春の長雨が続く。昨日来の、終日の雨。
昔、この春雨を悲しんで、美しい女性が詠んだ有名な歌。
花の色は うつりにけりな いたづらに わが身世にふる ながめせし間に
小野小町
この僅かな詠唱のなかに、小町は、時間と人間と社会の間に必然的ともいえるほどに生まれるさまざまな情感を、一つに結晶させ、永遠性を獲得しようとしている。ことばと永遠性の問題を考えさせる。もちろん哲学はこの事実をより大規模に遂行しようとするのだけれども。
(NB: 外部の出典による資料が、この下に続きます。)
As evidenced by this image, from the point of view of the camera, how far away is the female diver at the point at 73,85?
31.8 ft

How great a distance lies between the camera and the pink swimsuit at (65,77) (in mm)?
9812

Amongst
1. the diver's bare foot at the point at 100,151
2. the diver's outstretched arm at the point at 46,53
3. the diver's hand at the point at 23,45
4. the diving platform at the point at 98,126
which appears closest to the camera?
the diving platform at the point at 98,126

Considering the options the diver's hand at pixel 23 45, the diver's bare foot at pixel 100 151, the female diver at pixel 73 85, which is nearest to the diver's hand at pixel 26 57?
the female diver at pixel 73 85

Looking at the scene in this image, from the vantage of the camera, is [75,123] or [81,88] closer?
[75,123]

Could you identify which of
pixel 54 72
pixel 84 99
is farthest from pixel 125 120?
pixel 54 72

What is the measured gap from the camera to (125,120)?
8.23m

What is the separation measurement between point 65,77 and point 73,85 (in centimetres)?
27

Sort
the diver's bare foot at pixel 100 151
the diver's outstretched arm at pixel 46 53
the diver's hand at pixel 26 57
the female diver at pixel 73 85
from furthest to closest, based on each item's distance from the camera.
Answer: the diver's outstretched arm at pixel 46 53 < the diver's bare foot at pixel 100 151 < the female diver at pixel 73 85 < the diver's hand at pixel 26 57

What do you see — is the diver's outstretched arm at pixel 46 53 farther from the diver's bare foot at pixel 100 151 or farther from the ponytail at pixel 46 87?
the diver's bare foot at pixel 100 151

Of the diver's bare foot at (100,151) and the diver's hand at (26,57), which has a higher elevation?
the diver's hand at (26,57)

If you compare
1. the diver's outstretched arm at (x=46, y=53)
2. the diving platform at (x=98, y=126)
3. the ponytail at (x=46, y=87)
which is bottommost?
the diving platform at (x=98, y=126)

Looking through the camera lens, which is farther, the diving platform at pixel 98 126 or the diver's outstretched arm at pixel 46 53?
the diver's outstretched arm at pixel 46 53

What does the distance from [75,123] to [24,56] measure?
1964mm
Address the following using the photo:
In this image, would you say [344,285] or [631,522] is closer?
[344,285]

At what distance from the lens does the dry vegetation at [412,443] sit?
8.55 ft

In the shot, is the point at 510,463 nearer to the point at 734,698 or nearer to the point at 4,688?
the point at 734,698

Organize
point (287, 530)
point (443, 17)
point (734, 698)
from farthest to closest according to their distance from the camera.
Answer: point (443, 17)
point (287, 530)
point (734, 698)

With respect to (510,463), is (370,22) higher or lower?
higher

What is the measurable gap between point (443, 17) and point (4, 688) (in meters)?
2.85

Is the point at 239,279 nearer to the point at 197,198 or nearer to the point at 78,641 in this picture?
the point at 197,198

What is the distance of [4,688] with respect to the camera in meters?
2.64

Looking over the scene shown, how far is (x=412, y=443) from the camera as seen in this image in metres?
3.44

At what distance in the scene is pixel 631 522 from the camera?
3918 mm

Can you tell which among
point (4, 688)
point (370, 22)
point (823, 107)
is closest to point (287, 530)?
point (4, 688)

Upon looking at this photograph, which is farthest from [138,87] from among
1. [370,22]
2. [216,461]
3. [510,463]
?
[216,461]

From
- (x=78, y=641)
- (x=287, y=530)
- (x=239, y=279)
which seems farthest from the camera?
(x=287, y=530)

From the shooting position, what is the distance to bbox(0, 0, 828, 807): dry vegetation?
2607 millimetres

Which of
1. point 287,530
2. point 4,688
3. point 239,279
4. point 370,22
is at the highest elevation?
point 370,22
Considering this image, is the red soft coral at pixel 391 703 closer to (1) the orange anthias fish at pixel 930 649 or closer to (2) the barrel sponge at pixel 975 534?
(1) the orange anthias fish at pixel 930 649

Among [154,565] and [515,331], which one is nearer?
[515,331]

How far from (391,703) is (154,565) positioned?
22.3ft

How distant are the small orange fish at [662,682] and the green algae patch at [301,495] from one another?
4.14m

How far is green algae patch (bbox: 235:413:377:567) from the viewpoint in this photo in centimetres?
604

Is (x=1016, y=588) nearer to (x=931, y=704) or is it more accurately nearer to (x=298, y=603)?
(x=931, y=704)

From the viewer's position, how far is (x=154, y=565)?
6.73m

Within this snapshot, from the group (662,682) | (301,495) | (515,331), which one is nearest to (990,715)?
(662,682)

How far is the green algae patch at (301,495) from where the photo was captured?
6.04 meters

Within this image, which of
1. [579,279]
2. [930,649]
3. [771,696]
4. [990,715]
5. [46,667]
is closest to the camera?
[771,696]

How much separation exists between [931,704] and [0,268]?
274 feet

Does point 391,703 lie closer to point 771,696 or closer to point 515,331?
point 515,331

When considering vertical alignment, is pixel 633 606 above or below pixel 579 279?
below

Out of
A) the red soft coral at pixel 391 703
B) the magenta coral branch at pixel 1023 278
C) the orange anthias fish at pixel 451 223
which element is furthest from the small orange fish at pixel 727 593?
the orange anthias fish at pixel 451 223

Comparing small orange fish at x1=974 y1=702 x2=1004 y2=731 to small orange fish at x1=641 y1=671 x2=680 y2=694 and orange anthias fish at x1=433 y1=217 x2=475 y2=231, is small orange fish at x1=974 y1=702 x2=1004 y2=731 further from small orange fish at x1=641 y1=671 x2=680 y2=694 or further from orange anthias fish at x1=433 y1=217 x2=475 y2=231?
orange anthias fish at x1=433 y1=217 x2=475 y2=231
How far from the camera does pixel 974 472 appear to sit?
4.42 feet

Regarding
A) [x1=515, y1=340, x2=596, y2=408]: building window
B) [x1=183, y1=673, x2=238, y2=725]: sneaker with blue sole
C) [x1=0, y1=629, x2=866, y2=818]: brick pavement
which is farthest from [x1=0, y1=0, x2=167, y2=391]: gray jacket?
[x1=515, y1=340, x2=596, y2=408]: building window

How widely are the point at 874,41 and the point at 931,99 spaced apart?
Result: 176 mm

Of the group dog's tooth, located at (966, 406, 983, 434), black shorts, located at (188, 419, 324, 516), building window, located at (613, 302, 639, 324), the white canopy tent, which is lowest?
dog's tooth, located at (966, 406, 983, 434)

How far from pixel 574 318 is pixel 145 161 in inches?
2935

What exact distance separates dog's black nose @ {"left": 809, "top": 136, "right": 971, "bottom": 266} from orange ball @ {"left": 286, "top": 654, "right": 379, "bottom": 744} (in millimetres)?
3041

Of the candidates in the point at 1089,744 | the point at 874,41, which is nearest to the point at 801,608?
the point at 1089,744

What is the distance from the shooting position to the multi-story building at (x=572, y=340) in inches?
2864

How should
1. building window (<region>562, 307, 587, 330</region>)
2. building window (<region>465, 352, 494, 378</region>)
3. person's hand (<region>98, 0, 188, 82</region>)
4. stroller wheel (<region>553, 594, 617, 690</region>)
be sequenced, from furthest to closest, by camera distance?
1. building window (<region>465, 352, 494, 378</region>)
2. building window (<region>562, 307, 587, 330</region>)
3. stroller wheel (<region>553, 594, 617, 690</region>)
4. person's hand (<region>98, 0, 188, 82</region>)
西行も過ぎ行く時間と美の移ろいを惜しみ、たとえようもなき切ない心を歌う。
雨中落花
梢うつ 雨にしをれて 散る花の 惜しき心を 何にたとへえん
西行
理念の、イデーの実現に捧げられた生涯。多くの偉人が過去にも、その事跡を記録している。西行もそうした一人だった。彼は生涯を歌の美しさのために捧げた。
先の日曜日は、幸いにも良く晴れて絶好のお花見日和だった。高瀬川沿いの桜も満開で、夜にはライトアップされて誇らしげだった。四条通や木屋町に人出も多く、携帯で写真に収める人も多かった。その華やかな満開の花の盛りは、人々の心にも深く刻まれたことだろう。